Sep 20, 2011

Space Station Soars Over the Southern Lights



It must be ISS flyover video season, because here's another breathtaking beauty made from images taken by the Expedition 28 crew aboard the space station! Here we get to witness the glamor of the Aurora Australis -- a.k.a. the Southern Lights -- as the International Space Station orbits high above.

The Aurora Australis is the southern hemisphere's version of the Aurora Borealis, and is created in the same way: high-energy ions emitted from the sun collide with Earth's magnetic field and excite atoms of various elements located in the upper atmosphere, which then release light energy we can see.

The colors of the aurora are determined by the type of atoms releasing light as well as their altitudes. The most common gas at lower levels of the Earth's ionosphere is oxygen, which emits light in the green and yellow end of the spectrum -- colors our eyes detect particularly well.

Other colors, like reds, blues and purples, are also possible but harder to detect without using longer-exposure photography.

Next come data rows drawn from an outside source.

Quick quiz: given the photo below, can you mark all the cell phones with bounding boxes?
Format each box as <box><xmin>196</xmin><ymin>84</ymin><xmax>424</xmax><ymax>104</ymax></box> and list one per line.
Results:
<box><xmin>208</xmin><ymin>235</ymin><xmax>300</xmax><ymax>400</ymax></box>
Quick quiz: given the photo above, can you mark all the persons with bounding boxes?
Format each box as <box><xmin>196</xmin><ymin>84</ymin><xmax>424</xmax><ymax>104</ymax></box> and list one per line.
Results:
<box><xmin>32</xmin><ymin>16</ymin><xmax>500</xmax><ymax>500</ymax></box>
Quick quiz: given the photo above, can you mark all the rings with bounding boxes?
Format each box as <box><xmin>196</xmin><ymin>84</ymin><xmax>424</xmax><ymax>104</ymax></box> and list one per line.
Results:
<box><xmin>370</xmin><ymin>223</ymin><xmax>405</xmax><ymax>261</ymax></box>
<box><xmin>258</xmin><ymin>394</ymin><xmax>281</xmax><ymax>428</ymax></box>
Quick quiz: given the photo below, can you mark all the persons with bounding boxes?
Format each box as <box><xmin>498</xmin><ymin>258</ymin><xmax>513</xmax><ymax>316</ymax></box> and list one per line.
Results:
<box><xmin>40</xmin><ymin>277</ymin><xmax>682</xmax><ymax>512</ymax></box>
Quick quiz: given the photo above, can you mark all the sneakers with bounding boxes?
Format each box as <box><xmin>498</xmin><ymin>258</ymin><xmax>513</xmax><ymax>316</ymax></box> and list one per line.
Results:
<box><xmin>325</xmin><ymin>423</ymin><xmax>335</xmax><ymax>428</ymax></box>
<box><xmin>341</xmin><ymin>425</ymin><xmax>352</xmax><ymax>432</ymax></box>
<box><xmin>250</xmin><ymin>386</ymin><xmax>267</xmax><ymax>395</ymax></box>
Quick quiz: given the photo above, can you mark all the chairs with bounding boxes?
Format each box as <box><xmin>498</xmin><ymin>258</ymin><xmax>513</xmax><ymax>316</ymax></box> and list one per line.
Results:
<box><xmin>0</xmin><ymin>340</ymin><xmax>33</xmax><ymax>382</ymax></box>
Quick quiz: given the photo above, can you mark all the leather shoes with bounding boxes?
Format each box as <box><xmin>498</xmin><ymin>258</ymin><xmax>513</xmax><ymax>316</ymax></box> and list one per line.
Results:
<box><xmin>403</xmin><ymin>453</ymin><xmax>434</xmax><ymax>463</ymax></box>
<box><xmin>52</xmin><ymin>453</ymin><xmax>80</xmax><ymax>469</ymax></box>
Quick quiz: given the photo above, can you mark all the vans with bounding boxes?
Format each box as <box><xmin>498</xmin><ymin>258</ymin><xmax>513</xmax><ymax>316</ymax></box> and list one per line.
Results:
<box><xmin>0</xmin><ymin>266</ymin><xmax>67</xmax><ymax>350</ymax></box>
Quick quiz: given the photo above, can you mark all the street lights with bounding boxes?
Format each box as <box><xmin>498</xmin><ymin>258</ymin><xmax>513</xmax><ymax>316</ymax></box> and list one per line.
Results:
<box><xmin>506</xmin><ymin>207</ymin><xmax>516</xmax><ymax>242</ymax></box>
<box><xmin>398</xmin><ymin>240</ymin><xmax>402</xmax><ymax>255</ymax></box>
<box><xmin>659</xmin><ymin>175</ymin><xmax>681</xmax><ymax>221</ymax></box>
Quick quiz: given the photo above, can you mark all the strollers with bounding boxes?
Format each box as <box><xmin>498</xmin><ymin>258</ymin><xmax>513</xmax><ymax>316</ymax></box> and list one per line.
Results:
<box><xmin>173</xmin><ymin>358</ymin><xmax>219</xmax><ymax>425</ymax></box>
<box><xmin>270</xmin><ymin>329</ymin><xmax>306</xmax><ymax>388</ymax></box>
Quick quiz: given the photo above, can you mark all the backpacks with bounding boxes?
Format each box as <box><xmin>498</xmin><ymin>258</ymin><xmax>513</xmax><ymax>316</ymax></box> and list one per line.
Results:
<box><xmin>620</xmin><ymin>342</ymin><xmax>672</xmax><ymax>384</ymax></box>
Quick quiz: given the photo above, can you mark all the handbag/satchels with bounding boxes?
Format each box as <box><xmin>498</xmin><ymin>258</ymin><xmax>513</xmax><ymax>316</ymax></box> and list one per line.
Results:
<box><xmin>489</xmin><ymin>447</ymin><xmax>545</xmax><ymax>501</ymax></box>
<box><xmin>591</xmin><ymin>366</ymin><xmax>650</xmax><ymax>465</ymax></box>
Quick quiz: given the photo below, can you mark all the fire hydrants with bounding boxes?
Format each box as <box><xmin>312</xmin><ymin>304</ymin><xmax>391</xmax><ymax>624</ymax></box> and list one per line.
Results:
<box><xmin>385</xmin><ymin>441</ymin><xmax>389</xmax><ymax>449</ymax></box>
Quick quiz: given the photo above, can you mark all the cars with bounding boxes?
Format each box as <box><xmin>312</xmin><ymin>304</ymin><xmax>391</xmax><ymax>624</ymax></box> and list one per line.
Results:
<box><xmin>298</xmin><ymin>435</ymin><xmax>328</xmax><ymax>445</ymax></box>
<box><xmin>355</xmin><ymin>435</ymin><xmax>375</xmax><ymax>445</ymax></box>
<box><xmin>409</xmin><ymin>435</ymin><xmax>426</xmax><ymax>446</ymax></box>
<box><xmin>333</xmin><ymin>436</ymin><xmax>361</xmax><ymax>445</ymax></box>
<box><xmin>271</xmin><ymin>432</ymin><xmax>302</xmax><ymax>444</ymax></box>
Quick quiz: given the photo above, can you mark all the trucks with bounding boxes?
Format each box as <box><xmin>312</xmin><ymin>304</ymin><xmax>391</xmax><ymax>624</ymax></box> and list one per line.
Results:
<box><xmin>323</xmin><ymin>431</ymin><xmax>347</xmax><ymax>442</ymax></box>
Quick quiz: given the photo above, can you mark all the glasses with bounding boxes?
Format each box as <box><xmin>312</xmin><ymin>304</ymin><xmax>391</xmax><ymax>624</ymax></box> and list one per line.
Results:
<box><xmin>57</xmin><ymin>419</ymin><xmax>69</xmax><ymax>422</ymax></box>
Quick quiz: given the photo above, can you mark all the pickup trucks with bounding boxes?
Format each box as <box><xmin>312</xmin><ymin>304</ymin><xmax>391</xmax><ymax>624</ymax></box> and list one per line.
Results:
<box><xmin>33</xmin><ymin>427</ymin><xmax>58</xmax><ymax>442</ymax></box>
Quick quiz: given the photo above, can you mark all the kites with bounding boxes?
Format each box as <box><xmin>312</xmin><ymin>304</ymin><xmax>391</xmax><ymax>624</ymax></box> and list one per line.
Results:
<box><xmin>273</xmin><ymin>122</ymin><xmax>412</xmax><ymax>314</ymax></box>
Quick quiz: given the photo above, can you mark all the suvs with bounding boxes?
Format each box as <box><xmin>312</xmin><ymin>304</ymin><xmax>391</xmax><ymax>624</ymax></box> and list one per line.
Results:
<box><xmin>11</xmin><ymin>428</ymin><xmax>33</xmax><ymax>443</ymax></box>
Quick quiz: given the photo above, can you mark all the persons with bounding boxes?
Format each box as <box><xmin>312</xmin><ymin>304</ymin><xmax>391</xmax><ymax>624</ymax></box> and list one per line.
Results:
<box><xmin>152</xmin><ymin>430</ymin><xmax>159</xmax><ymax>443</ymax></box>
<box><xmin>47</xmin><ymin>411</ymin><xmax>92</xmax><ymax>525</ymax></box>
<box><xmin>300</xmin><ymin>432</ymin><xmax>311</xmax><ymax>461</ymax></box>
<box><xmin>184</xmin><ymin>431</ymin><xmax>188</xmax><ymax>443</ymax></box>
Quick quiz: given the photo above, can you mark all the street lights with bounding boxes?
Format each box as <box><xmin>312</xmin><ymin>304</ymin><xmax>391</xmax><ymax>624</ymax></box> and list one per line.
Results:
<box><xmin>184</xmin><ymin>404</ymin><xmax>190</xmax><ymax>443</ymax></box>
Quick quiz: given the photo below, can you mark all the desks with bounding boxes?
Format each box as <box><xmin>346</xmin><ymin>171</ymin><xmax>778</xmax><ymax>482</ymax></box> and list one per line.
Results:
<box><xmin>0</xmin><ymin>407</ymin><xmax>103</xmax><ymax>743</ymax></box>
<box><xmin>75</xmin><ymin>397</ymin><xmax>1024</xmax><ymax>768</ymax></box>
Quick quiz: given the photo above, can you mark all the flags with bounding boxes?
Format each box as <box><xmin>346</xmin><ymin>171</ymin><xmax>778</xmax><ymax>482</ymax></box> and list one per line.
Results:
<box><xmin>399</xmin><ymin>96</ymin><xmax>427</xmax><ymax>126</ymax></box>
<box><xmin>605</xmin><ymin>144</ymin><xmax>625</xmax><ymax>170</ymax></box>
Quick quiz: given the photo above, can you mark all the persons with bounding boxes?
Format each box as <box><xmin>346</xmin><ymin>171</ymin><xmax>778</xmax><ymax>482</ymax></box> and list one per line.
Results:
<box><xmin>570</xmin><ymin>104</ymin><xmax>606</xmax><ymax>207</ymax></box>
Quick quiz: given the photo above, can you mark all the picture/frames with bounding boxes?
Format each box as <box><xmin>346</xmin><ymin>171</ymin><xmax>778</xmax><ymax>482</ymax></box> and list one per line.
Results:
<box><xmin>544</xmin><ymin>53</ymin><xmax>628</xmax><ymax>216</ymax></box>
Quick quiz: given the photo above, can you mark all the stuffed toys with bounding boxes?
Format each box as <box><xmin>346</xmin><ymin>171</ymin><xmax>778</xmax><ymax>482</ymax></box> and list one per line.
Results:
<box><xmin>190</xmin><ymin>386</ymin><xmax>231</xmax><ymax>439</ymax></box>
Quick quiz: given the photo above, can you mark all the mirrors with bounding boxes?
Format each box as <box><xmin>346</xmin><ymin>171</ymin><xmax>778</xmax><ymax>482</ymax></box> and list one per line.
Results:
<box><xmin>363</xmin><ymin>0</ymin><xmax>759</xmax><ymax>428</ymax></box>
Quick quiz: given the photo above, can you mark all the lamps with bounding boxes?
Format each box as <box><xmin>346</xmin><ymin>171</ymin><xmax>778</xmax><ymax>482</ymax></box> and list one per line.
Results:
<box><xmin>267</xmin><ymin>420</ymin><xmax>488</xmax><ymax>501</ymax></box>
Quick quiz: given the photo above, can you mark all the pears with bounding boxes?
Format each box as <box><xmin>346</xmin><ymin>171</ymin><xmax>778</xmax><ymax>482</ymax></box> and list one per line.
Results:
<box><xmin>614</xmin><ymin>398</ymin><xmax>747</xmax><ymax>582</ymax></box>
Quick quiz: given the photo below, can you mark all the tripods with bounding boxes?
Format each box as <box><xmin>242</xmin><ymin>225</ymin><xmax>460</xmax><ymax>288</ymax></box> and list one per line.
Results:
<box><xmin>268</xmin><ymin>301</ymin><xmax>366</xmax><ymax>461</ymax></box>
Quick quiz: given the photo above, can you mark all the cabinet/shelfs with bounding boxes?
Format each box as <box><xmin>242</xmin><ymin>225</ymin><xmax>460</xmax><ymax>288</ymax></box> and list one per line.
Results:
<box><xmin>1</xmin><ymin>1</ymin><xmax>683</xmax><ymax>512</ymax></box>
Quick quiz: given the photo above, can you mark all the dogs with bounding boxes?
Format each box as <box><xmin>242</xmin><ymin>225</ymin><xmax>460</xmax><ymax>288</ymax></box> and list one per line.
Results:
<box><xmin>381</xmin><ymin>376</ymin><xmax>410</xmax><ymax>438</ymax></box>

Besides shimmering sheets of aurorae, a high-altitude phenomenon called airglow is also visible as a thin line of pale yellow light surrounding Earth's limb. This is caused by energy released by molecules high in the atmosphere that were charged up during the day by ultraviolet light from the sun... not unlike a glow-in-the-dark sticker!

Between this video and the previous one posted here, it's no wonder that the astronauts lucky enough to work on the Space Station love their jobs as much as they do. In spite of all the inherent risks to working in low-Earth orbit, you simply can't beat the view.